▸ GIVEN TASK: Give a verbatim repeat of the lines that run from the line containing "Between pixel 458" to the end of the data below.

[start]

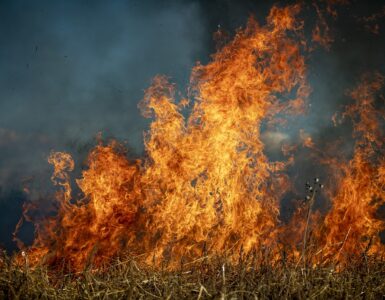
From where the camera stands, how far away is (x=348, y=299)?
3.28m

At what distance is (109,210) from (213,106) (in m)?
5.63

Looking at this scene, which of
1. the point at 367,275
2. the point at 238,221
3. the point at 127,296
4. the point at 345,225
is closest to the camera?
the point at 127,296

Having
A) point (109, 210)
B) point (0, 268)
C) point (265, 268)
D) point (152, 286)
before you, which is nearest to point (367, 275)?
point (265, 268)

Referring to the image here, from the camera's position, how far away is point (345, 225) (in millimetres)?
13414

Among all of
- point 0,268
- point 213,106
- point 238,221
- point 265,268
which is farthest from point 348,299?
point 213,106

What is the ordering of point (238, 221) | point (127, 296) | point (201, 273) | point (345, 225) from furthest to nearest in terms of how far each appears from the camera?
point (345, 225), point (238, 221), point (201, 273), point (127, 296)

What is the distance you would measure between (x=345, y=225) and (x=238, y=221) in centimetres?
425

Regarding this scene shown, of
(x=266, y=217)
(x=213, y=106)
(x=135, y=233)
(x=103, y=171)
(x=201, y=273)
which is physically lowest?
(x=201, y=273)

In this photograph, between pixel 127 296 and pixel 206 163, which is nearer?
pixel 127 296

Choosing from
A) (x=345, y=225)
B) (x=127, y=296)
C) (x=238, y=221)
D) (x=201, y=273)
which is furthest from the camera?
(x=345, y=225)

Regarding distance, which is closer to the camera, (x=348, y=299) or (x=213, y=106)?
(x=348, y=299)

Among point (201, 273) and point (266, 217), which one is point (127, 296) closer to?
point (201, 273)

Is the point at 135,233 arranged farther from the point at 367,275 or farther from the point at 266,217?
the point at 367,275

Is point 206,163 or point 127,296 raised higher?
point 206,163
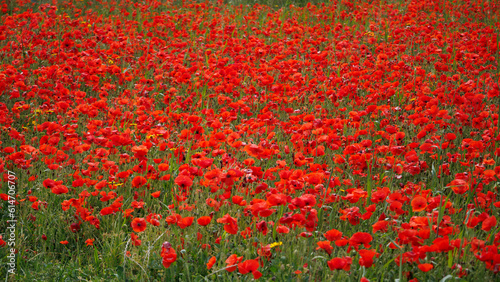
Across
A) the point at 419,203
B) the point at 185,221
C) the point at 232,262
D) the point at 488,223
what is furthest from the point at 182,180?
the point at 488,223

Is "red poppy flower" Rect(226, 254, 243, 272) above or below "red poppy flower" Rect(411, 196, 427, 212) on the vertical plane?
below

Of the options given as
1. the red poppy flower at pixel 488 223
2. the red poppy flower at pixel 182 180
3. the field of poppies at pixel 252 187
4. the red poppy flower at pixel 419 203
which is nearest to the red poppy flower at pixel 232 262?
the field of poppies at pixel 252 187

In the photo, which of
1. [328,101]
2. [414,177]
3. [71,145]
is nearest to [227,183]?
[71,145]

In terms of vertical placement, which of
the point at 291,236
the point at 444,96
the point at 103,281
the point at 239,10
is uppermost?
the point at 239,10

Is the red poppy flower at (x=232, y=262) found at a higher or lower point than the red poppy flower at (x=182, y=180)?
lower

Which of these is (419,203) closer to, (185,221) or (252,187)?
(252,187)

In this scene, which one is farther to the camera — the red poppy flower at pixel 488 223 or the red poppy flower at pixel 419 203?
the red poppy flower at pixel 419 203

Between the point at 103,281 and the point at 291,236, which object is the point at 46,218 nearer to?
the point at 103,281

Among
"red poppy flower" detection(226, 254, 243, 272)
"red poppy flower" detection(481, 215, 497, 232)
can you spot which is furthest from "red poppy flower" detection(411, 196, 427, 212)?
"red poppy flower" detection(226, 254, 243, 272)

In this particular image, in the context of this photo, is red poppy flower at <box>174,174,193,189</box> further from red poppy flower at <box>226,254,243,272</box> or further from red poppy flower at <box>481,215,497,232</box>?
red poppy flower at <box>481,215,497,232</box>

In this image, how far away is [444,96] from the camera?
378 centimetres

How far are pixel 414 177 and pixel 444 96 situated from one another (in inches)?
43.8

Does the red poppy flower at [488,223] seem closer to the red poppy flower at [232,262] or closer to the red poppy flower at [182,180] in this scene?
the red poppy flower at [232,262]

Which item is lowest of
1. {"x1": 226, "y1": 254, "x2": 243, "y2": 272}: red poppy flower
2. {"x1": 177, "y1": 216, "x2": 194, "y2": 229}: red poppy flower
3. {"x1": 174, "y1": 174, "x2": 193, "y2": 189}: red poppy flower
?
{"x1": 226, "y1": 254, "x2": 243, "y2": 272}: red poppy flower
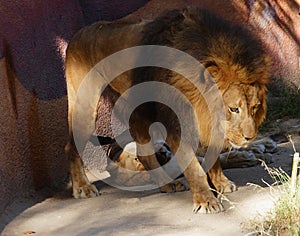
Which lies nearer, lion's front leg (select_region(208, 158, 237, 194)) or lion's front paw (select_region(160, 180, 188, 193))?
lion's front leg (select_region(208, 158, 237, 194))

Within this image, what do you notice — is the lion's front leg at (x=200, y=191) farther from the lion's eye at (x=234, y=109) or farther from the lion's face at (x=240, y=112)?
the lion's eye at (x=234, y=109)

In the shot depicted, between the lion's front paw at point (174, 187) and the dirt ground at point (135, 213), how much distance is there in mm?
47

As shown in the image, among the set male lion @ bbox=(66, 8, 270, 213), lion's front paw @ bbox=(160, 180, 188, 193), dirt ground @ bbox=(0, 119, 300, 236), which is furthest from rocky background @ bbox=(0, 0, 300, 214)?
lion's front paw @ bbox=(160, 180, 188, 193)

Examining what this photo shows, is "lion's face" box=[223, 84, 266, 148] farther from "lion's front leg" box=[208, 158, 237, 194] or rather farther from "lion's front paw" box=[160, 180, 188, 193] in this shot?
"lion's front paw" box=[160, 180, 188, 193]

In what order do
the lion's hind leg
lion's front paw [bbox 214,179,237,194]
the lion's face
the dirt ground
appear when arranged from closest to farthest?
the dirt ground, the lion's face, lion's front paw [bbox 214,179,237,194], the lion's hind leg

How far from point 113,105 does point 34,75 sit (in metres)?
→ 0.80

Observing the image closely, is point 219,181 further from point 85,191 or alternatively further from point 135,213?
point 85,191

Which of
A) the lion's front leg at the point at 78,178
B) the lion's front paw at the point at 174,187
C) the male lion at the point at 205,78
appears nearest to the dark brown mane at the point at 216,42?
the male lion at the point at 205,78

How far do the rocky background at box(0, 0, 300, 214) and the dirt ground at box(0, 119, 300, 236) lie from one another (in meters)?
0.18

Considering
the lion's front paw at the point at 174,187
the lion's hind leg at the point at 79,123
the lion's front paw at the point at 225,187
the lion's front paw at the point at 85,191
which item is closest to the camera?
the lion's front paw at the point at 225,187

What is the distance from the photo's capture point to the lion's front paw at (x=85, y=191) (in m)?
4.96

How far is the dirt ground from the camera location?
159 inches

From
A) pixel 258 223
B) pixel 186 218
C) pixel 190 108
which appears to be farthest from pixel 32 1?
Result: pixel 258 223

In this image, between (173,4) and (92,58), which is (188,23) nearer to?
(92,58)
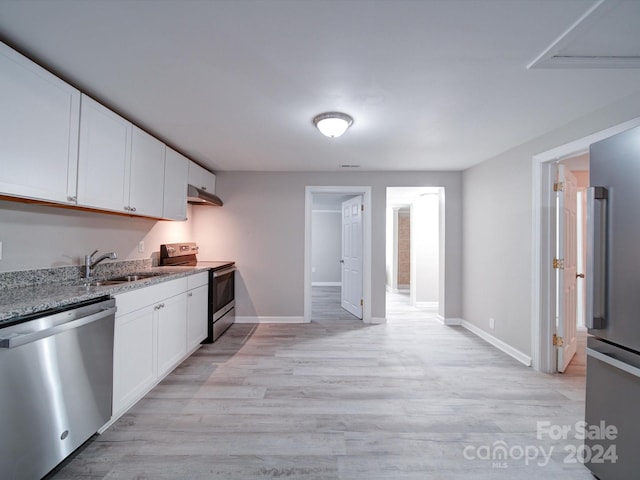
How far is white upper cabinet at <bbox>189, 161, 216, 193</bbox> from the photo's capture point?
11.4ft

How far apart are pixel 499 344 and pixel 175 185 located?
4199mm

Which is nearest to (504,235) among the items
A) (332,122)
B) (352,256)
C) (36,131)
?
(352,256)

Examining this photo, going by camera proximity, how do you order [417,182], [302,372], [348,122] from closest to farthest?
[348,122], [302,372], [417,182]

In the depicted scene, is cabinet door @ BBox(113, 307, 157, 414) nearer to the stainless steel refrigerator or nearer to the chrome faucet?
the chrome faucet

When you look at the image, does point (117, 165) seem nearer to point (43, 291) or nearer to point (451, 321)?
point (43, 291)

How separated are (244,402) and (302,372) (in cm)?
65

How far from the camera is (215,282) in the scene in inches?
132

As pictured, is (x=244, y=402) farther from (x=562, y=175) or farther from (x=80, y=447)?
(x=562, y=175)

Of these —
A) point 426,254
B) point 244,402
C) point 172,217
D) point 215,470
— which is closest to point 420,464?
point 215,470

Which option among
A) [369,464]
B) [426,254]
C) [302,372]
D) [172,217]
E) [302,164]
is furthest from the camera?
[426,254]

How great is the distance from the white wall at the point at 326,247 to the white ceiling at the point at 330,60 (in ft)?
17.4

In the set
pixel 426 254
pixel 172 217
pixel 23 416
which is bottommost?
pixel 23 416

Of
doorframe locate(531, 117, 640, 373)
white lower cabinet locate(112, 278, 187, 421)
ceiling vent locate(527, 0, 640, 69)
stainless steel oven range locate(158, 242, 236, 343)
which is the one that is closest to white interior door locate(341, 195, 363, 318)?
stainless steel oven range locate(158, 242, 236, 343)

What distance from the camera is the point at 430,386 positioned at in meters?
2.38
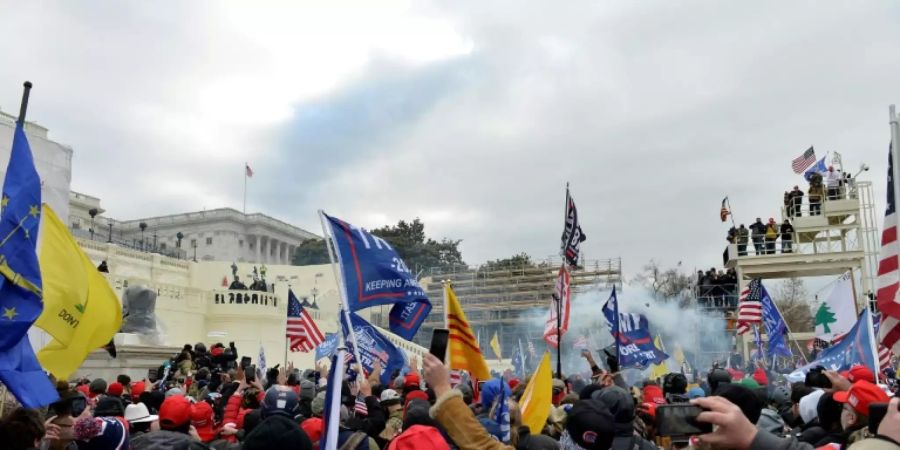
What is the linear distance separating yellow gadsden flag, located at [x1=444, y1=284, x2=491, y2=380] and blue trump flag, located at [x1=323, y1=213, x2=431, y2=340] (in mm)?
1524

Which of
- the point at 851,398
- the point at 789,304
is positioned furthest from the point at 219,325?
the point at 789,304

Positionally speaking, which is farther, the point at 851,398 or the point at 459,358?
the point at 459,358

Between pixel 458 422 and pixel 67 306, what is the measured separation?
4096 mm

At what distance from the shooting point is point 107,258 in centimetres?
3431

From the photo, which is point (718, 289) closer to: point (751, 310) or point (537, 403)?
point (751, 310)

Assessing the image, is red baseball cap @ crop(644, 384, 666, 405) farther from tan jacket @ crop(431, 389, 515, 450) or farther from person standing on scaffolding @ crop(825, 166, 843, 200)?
person standing on scaffolding @ crop(825, 166, 843, 200)

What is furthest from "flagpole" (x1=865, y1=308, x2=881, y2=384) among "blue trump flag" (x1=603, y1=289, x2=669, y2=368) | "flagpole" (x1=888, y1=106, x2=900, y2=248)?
"blue trump flag" (x1=603, y1=289, x2=669, y2=368)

[end]

▸ EXPECTED OUTPUT:
Between pixel 458 422 and pixel 67 306, what is the measured separation?
4096 mm

At what distance from the shooting point is point 107,258 in centimetres?
3431

From the photo, which is point (718, 289) closer to: point (751, 310) or point (537, 403)?
point (751, 310)

Assessing the image, is red baseball cap @ crop(644, 384, 666, 405) farther from tan jacket @ crop(431, 389, 515, 450) or farther from person standing on scaffolding @ crop(825, 166, 843, 200)?
person standing on scaffolding @ crop(825, 166, 843, 200)

What is furthest from "flagpole" (x1=865, y1=308, x2=881, y2=384) among "blue trump flag" (x1=603, y1=289, x2=669, y2=368) | "flagpole" (x1=888, y1=106, x2=900, y2=248)?
"blue trump flag" (x1=603, y1=289, x2=669, y2=368)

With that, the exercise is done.